Apart from that, I chaired the SAGE working group on the BCG vaccine. Until recently, the WHO BCG position paper was the oldest, so this group reviewed the evidence to update it.
I was also part of a group on tetanus. Tetanus was supposed to be eliminated in mothers and their newborn babies by 2015, yet there are still some countries yet to achieve this. This group is looking at what went wrong and what can be done to energise that global work.
In addition, I am part of the SAGE group on Ebola, which was set up during the outbreak in West Africa in 2014 to review the data on vaccines and what recommendations could be made. SAGE has been producing interim recommendations, the latest of which were discussed at the main SAGE meeting in April and published.
I led a session at the April 2016 SAGE meeting on missed opportunities for vaccination – where those eligible to receive a vaccine come into contact with the healthcare system yet do not get it. Based on this, WHO produced guidance on what countries can do to assess missed opportunities and how to intervene, and a lot of activity has taken place over the last couple of years.
I am also part of the Measuring Behavioural and Social Drivers (BeSD) of Vaccination group, which WHO HQ launched in November 2018. The group’s objective is to advance the development of tools and guidance that enable immunization programmes to measure and address local reasons of under-vaccination, and to track consistent and comparable data over time at a national and global level.
Cochrane Africa recently started a project with the WHO African Region to support evidence-based decision making in Member States.

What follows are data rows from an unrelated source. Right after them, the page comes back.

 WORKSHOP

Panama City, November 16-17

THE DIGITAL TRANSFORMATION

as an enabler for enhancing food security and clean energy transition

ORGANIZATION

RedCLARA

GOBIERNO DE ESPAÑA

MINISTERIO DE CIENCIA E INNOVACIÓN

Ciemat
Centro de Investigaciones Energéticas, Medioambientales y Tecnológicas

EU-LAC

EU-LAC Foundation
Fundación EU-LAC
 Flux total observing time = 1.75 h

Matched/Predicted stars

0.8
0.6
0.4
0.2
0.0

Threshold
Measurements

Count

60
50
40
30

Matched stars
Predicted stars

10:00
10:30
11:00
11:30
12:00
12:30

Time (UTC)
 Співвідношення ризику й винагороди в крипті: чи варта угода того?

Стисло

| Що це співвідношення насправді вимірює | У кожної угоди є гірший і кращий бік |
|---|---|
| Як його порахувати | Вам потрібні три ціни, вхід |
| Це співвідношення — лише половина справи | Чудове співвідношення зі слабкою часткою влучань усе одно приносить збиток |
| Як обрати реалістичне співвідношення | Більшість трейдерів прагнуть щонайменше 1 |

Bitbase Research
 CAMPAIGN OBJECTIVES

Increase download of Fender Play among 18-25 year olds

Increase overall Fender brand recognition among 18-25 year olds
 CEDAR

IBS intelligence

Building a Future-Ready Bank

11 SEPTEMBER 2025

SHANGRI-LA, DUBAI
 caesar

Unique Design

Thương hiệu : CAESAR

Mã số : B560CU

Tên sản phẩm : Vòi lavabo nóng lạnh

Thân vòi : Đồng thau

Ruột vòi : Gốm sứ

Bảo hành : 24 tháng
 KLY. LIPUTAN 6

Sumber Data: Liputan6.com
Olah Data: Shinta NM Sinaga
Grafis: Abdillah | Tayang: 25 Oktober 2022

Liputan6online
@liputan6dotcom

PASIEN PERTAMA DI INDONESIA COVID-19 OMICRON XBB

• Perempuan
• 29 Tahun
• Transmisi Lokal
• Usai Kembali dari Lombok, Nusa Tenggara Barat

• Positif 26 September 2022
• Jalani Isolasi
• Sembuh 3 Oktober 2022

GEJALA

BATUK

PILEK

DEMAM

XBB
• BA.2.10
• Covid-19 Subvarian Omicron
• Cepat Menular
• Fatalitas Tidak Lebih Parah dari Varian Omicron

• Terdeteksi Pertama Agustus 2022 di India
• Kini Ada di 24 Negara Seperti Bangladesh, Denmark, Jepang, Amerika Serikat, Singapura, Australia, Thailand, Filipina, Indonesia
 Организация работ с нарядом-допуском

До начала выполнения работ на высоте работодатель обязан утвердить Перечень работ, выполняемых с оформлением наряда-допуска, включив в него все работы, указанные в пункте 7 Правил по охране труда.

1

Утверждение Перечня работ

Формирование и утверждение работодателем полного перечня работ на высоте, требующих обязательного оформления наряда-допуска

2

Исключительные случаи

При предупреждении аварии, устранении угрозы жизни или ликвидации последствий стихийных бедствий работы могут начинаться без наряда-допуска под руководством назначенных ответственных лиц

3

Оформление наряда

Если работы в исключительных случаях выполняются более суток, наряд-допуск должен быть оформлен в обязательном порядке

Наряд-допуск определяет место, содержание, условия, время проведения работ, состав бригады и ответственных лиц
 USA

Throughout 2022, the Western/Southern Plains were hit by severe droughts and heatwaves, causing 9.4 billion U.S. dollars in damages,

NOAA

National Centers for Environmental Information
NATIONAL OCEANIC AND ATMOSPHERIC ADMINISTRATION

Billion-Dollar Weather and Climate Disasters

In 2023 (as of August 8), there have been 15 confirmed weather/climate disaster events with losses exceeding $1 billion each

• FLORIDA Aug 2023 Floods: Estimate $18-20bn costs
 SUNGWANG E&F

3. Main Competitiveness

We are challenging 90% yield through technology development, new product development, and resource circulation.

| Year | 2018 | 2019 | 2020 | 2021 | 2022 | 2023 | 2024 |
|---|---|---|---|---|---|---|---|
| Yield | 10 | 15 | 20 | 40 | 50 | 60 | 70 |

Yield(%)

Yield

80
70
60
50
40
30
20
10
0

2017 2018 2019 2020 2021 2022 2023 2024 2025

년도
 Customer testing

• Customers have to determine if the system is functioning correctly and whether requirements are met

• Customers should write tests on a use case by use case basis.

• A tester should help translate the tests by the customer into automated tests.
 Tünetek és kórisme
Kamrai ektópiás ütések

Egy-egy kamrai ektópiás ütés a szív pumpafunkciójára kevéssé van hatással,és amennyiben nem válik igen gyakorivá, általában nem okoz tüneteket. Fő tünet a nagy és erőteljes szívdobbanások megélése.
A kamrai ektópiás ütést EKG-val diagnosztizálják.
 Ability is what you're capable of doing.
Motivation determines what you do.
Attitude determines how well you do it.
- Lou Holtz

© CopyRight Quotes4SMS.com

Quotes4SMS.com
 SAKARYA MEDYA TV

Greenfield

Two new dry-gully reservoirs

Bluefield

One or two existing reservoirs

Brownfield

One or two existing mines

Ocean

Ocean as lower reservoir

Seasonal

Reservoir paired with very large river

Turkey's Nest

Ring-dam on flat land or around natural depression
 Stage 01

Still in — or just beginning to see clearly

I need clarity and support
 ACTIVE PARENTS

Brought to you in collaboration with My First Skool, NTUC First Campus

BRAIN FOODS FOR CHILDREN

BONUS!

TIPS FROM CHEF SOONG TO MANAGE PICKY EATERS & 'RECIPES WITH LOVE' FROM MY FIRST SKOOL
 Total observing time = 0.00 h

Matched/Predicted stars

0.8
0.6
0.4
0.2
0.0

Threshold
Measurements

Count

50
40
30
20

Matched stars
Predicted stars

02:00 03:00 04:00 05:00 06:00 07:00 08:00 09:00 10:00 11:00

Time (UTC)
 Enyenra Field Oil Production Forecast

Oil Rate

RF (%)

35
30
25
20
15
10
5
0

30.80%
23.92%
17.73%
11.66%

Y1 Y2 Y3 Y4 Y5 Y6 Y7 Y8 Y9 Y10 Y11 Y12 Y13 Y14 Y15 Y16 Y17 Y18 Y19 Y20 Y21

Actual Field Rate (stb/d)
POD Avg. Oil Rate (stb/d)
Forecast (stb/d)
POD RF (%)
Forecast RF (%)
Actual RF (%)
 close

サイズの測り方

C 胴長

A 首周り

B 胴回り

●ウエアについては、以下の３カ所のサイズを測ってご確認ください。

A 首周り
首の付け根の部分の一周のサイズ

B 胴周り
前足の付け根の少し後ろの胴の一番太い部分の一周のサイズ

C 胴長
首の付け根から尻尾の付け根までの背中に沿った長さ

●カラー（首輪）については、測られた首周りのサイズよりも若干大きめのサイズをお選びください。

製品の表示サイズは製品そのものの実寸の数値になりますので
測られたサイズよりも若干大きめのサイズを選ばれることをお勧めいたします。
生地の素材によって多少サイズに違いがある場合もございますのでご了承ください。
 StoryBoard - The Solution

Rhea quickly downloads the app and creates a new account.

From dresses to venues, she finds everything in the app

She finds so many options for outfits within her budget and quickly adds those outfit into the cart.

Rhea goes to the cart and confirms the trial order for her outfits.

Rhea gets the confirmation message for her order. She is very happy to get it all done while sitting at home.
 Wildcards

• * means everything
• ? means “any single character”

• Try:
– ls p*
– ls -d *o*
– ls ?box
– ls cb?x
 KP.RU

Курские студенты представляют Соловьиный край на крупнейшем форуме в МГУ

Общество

What will this involve?
WHO has contracted Cochrane Africa to work with the WHO African Regional Office to develop evidence-based health policy briefs for Member States in the region. These briefs will serve to guide actions towards the attainment of universal health coverage and other SDGs. In addition, through this project, Cochrane Africa will build the capacity of WHO staff on how to conduct and, especially, how to use Cochrane reviews in decision making.
During the first week of June 2019 we held a Cochrane Africa–WHO joint meeting to discuss and lay the groundwork for this project. The week ended with a two-day Cochrane workshop on systematic reviews and policy briefs. In his closing remarks, the Director of Programme Management at the WHO African Regional Office emphasised that WHO is committed to using the best available evidence to optimise its support to countries. WHO considers Cochrane Africa as an indispensable stakeholder on that journey.
How does Cochrane evidence inform the different WHO activities you have been involved in?
Cochrane is seen as the pinnacle of evidence and is the go-to source. Cochrane Systematic Reviews are well-respected; before anything is done, we often make sure that reviews are commissioned if there is no up-to-date Cochrane review.
I was also asked to represent SAGE within the Evidence-Based Recommendations Group of the Advisory Committee on Immunization Practices in the US, where we looked at adapting the evidence to decision frameworks for use in recommendations for the US. I think I was chosen to represent SAGE in that group partly because of my work and experience with Cochrane.
What advice would you give to members of the Cochrane community interested in getting involved in WHO work?
I would really recommend that Cochrane colleagues get involved with reviews requested by WHO, where possible. These reviews need to be done especially well because the findings are taken very seriously and are used to inform WHO recommendations.
Another way of engaging is through working groups – both content and methodological expertise is needed, so if there is a working group in your area of interest, try to get involved.